权三金看着篓里的芽尖渐渐堆成小丘,根须正顺着竹篾往上织,把‘春深’二字的笔画晕开,化作无数根银丝,缠向他手腕的茶苞链——链尾新添的光珠突然亮起,珠里映着他此刻的手,正轻轻托着篓沿,指节上沾的茶汁被根须织成透明的茧,茧里裹着半片茶芽,正是他刚掐下的那枚‘白毫早’。
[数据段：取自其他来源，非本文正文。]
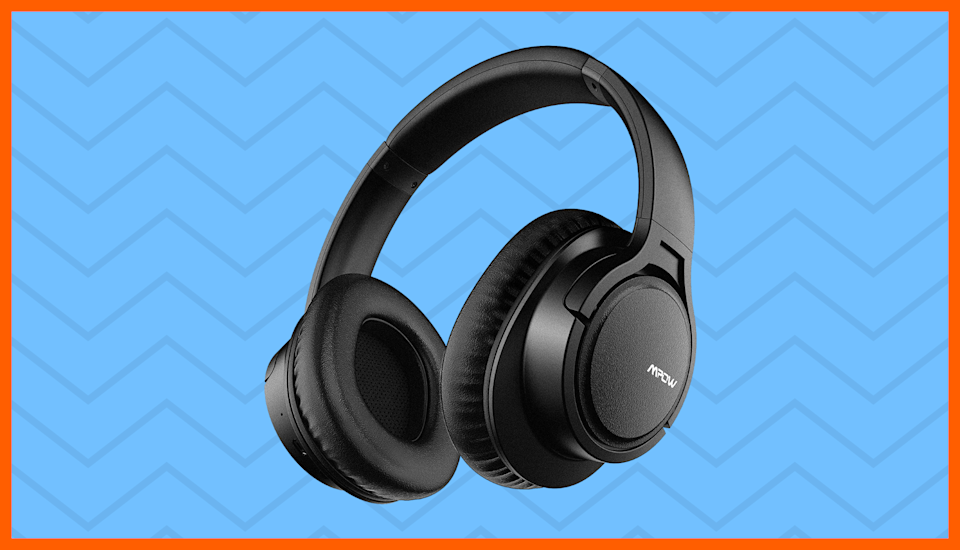 Music to your ears: These wireless headphones are on sale for just $14. (Photo: Amazon)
老茶树突然轻轻震颤,树身的裂纹里渗出淡金色的光,根须如银丝帘般垂落,往茶篓方向涌动;权三金低头时,正看见根须从篓底钻出来,在芽尖间织出张光网,网中央浮着个小小的他——五岁模样,穿着开裆裤,摇摇晃晃扑向院角的旧茶篓,篓里的茶芽被扑得漫天飞,母亲在旁笑骂‘小茶贼’,父亲伸手去扶,却被他拽着跌坐在茶蓬下,茶末沾满了两人的衣襟。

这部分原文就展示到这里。